Institutions and Organizations
Veterinary parasitologists of the Bureau of Animal Industry (BAI) were leaders in the development of parasitological work in the United States. Besides finding solutions to parasitic problems of national economic importance and creating internationally recognized research tools, early employees influenced the development of institutions of human medicine and the founding of professional organizations.
National Institutes of Health
BAI staff served on an advisory board for the National Laboratory of Hygiene of the United States Marine Hospital Service (now the National Institutes of Health) beginning in 1902. The board allowed non-physicians to run the Hygienic Laboratory’s divisions of chemistry, zoology and pharmacology. Charles W. Stiles resigned from the BAI to lead the Hygienic Laboratory’s newly created Division of Zoology. Stiles continued to collaborate with his former USDA colleagues and work on the Index-Catalogue with Albert Hassall. In 1936, Maurice C. Hall followed in Stiles' footsteps and left the BAI to become the second chief of the Division of Zoology.

● ● ● ●

_Exercise requirements_:
#1 According to the passage on Bureau of Animal Industry parasitologists, what position did Maurice C. Hall take after leaving the BAI in 1936?
#2 Resume the passage on Bureau of Animal Industry parasitologists after its final sentence.

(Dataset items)

● ● ● ●

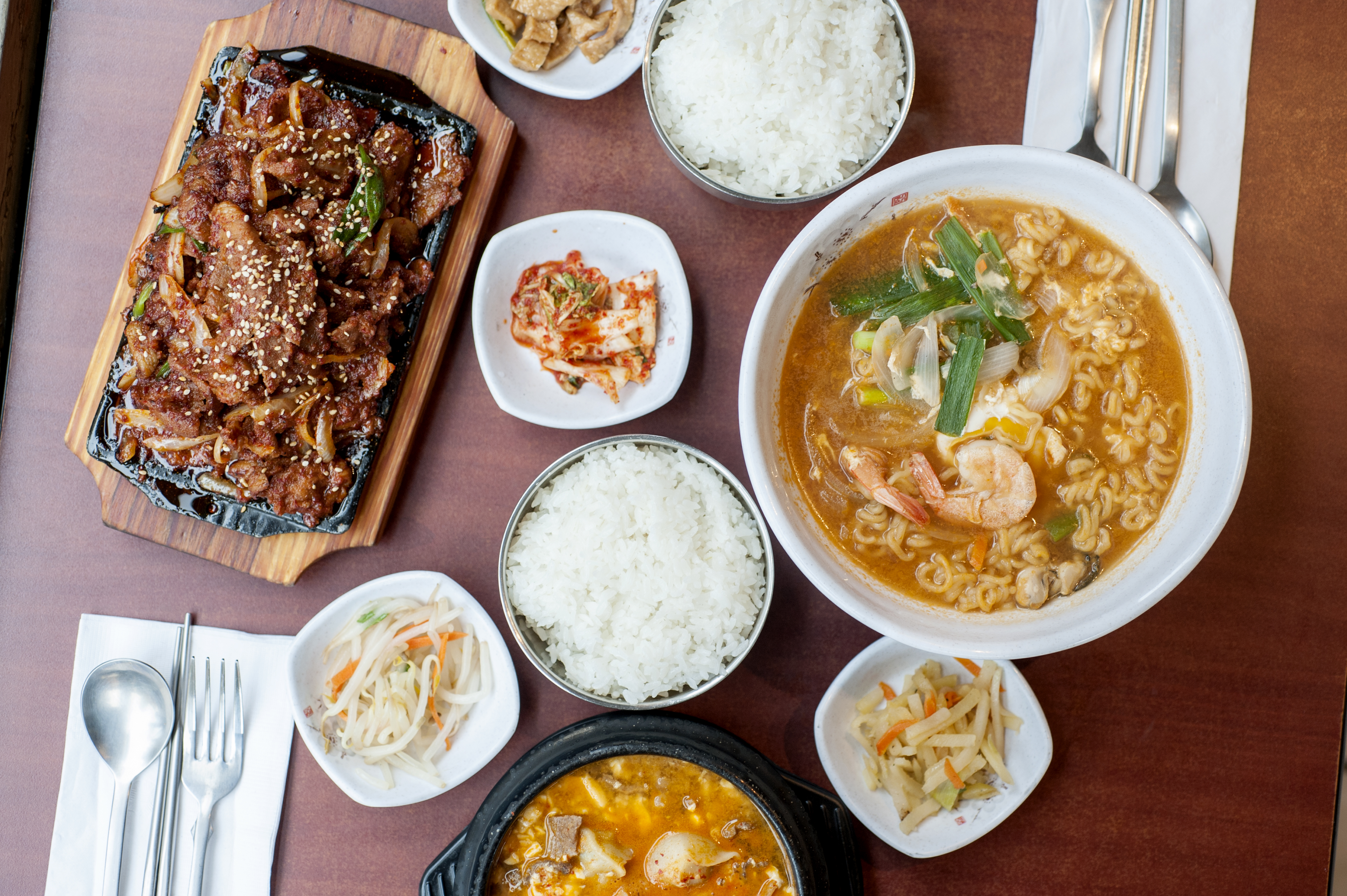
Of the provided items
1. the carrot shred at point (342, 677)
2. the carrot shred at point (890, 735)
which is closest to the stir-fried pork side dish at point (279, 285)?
the carrot shred at point (342, 677)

● ● ● ●

_Responses_:
#1 He became the second chief of the Division of Zoology.

#2
Johns Hopkins University
Beginning in 1893, BAI scientists worked with the first dean of the Johns Hopkins medical school, William H. Welch, and the Department of Medical Zoology (and its successors) of the School of Hygiene and Public Health. Welch, a physician with veterinary connections, worked on swine salmonellosis and continued investigations initiated by BAI scientists Daniel E. Salmon and Theobald Smith.
Professional organizations
Bureau of Animal Industry employees helped form several of the various professional organizations associated with parasitological work:
Helminthological Society of Washington
Founded in 1911, the Helminthological Society of Washington was the first professional organization of parasitologists in America. Early members included Charles W. Stiles of the Hygienic Laboratory, and Brayton H. Ransom, Nathan Cobb, and others from the USDA’s Bureaus of Animal Industry, Entomology, and Plant Industry. The society’s proceedings were originally published in Science magazine. In 1914, the society began issuing its Journal of Parasitology, edited by Henry Baldwin Ward at the University of Illinois. The journal published research papers on a broad range of medical zoology topics covering more than parasitology.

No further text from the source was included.